In May, you’ll be asked to vote on a proposal that would raise the sales tax, sending $1.2 billion to road funding.
An effort is underway, centered right here in Mid-Michigan, to oppose that plan.
The Coalition Against Higher Taxes and Special Interest Deals is lead by Saginaw County’s Paul Mitchell. The businessman and former Congressional candidate is concerned the proposed road funding fix, is all wrong.
Mitchell says there is one thing it seems everyone agrees on.
“The roads need work,” he said.
What Mitchell doesn’t agree with is the fix lawmakers came up with.
“They’re holding the roads hostage,” he said.
In a lame duck December session, Lansing lawmakers pushed a package of bills through, ultimately letting voters decide if a sales tax increase from 6 percent to 7 percent was the answer to pay for our crumbling roads.

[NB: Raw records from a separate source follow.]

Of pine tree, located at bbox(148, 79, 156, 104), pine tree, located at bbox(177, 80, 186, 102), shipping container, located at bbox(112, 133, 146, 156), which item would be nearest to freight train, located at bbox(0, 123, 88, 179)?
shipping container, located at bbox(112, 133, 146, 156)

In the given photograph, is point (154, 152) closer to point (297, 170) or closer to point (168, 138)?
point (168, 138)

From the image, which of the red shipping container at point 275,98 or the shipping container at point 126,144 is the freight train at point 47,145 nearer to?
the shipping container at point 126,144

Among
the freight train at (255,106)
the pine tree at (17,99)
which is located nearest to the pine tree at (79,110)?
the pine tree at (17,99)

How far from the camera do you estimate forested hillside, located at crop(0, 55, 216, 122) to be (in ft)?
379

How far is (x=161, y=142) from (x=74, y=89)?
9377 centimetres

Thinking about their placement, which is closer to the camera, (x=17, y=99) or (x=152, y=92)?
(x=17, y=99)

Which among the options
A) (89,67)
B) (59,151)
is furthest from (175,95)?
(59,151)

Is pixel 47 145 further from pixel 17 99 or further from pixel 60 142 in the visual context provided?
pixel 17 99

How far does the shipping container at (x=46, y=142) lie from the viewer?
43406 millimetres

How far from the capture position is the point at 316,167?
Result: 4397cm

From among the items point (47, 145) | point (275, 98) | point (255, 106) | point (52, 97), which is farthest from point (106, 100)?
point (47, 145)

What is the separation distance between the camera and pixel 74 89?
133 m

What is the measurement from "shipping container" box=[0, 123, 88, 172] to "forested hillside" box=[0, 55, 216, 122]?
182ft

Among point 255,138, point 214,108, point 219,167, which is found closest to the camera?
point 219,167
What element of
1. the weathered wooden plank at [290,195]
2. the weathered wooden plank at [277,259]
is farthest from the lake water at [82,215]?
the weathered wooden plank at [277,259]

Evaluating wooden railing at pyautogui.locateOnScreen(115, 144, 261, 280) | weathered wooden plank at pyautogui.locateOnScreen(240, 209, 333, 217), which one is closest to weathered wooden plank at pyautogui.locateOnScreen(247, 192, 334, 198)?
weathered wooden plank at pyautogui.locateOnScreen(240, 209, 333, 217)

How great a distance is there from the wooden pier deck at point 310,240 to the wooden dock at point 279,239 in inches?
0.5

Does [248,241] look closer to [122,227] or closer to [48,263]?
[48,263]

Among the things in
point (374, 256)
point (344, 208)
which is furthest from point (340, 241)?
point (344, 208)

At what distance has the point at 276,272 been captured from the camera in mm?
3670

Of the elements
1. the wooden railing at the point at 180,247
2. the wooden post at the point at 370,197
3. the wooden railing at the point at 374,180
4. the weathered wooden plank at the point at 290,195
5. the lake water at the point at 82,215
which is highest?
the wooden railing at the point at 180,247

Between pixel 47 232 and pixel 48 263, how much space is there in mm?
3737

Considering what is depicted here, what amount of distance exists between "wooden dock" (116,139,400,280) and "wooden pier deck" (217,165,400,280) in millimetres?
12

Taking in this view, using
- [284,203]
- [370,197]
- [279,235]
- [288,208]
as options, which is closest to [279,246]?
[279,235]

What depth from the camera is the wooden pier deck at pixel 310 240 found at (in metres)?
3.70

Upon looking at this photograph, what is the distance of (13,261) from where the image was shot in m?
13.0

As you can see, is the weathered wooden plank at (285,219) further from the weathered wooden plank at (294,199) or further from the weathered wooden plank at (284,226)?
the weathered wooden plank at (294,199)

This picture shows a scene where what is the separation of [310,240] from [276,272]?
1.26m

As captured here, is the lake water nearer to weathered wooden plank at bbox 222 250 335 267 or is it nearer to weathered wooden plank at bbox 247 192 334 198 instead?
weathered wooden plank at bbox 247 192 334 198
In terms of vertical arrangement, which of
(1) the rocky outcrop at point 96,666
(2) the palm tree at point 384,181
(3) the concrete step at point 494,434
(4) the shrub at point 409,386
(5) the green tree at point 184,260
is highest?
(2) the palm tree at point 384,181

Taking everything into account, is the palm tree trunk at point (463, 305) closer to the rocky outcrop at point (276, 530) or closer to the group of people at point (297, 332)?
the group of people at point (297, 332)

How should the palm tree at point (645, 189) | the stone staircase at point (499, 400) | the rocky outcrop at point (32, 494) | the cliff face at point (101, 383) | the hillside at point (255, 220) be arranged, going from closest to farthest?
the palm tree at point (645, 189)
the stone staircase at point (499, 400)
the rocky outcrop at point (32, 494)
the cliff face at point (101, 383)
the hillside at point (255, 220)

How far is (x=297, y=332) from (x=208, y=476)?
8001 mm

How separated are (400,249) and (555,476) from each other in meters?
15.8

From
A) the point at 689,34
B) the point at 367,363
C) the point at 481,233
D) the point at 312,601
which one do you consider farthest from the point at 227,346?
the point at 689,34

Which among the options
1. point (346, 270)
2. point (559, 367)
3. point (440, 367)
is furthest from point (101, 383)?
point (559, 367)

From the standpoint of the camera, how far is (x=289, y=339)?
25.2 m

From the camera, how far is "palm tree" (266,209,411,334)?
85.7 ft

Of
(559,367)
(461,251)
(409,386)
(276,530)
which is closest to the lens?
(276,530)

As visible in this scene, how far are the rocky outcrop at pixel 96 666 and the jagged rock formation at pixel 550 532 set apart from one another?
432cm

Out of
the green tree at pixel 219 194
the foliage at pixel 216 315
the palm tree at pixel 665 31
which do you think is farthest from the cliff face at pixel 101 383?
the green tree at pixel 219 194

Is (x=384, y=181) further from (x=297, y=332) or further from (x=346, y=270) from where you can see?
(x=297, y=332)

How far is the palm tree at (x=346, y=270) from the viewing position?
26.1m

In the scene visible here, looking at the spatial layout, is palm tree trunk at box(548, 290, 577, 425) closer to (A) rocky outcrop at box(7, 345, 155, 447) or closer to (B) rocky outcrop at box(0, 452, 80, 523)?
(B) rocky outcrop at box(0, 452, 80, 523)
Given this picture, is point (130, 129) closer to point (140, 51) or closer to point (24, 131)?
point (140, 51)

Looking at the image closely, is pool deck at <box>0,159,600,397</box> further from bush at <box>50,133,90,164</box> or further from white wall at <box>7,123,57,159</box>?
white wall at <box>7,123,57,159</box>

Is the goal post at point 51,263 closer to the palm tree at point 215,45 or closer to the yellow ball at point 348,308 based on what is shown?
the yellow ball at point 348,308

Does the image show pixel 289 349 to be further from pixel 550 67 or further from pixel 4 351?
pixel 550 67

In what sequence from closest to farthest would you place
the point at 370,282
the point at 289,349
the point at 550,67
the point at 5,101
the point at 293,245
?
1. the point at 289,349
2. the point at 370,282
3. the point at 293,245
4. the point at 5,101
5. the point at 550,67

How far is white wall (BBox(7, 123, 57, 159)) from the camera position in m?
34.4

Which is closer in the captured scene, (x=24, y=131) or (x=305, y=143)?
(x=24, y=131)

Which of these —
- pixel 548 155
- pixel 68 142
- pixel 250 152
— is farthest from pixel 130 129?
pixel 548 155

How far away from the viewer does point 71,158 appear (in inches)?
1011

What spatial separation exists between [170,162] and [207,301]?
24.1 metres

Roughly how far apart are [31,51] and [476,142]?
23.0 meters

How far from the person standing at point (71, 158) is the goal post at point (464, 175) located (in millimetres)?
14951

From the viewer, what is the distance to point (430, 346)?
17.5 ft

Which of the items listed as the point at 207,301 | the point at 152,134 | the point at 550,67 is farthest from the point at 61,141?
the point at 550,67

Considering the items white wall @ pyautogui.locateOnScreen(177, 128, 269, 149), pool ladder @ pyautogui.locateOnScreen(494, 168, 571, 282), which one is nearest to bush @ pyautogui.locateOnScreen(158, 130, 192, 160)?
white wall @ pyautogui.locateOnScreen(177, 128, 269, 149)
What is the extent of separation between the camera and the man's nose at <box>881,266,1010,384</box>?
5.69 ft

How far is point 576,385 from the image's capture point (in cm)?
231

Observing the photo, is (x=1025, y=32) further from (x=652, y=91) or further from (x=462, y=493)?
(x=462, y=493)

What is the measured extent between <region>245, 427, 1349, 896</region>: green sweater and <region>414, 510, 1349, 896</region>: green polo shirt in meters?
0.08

It would also remove the sales tax from fuel sales.
In addition, the package of bills would raise $300 million for K-12 schools, $100 million for transit and about $95 million for local governments.
We vote in May.
Mitchell says voters need to understand the entire package.
“Has an extra $700 million tacked on to it, over and above the commodity they say they want to fix the roads,” he said.
John Kaczynski, the director of Saginaw Valley State University’s James A. Barcia Center for Public Policy and Service, says complex ballot issues are a tough sell. “Usually, when folks have to read more at the ballot to understand issues at the ballot, they’re usually not likely to be in favor of that proposal.”
While Mitchell is heading the Coalition Against Higher Taxes and Special Interest Deals that is opposing the proposal, so far no entity, like a chamber of commerce, has stepped up to argue the other side.
“There’s probably some serious debate going on and that’s not good for the proposal,” Kaczynski said.
So what does this businessman and former Congressional candidate want to see happen on the road ahead?
“I think fixing our roads starts with the original House version that was revenue neutral and may not be perfect. But if we start there, and start the conversation there, at least we’re focusing on fixing our roads and not a grab bag of everything else,” Mitchell said.